» **TEXT PROVIDED**:
Gratitudes Nov 23

  1. That I managed to turn i t around and feel absolutely fine right now and for the last  while
  2. I know that Higher Power helped me with this
  3. Because IN THIS MOMENT all IS well!
  4. I have the *opportunity* to be with my mother today!
  5. and bring her happiness!
  6. and sit and relax crocheting
  7. and there IS an aide there… thankful
  8. that M (mother’s good aide) called me
  9. and we had a nice chat
  10. I’m so grateful that M (friend) called
  11. and daughter said Happy Thanksgiving and she loves me
  12. then other daughter called
  13. and said it too
  14. Jo sent nice message
  15. Good chat online with A
  16. Good phone chat with L
  17. So, I am NOT alone. And I DO have abundance
  18. I am grateful for fb today
  19. I am so grateful for this day
  20. and that it is a day off
  21. and for teh things I have planned for the next 3 days
  22. including a massage
  23. and doing report cards (yes really)
  24. and seeing M
  25. maybe repot the big plant that’s becoming like a little tree
  26. maybe clean closets
  27. lots relax
  28. yoga
  29. eat well
  30. ww! yay! (yes, i mean that)
  31. i am grateful for meditation
  32. and wonderful texting with D this am
  33. and for her dear son P
  34. people who are kind to animals
  35. my students
  36. my eysight
  37. water
  38. my glasses
  39. and dishes (1 lost and 2 – 3 chipped already since summer but still grateful for them!)
  40. and my flatware also from summer
  41. and my pitcher. So glad that I bought a glass pitcher
  42. this quote, from Helen Keller: So much has been given to me, I have no time to ponder over that which has been denied.
  43. My job.
  44. That although some people are marginalizing me because the staff haschanged and many are so much younger now, we are getting alon and I am ok
  45. prayer
  46. meditation
  47. cooking
  48. foods
  49. ww is changing
  50. and i peeked online and think i found out about the changes
  51. and i LOVE them
  52. they will nudge me further toward real whole clean foods!
  53. enough money for what i’m bringing my mother – ’cause it’s an expensive place
  54. that the aide doesn’t want (phew, in terms of money)

» **RAW DATA**:
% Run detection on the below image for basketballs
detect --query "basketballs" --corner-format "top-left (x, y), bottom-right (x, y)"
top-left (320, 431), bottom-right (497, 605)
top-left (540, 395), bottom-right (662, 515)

» **PROBLEM TO WORK ON**: Reproduce the gratitude list from the words "43. My job." through the words "terms of money)", substituting "baking" for "cooking".

» **TASK OUTPUT**:
43. My job.
  44. That although some people are marginalizing me because the staff haschanged and many are so much younger now, we are getting alon and I am ok
  45. prayer
  46. meditation
  47. baking
  48. foods
  49. ww is changing
  50. and i peeked online and think i found out about the changes
  51. and i LOVE them
  52. they will nudge me further toward real whole clean foods!
  53. enough money for what i’m bringing my mother – ’cause it’s an expensive place
  54. that the aide doesn’t want (phew, in terms of money)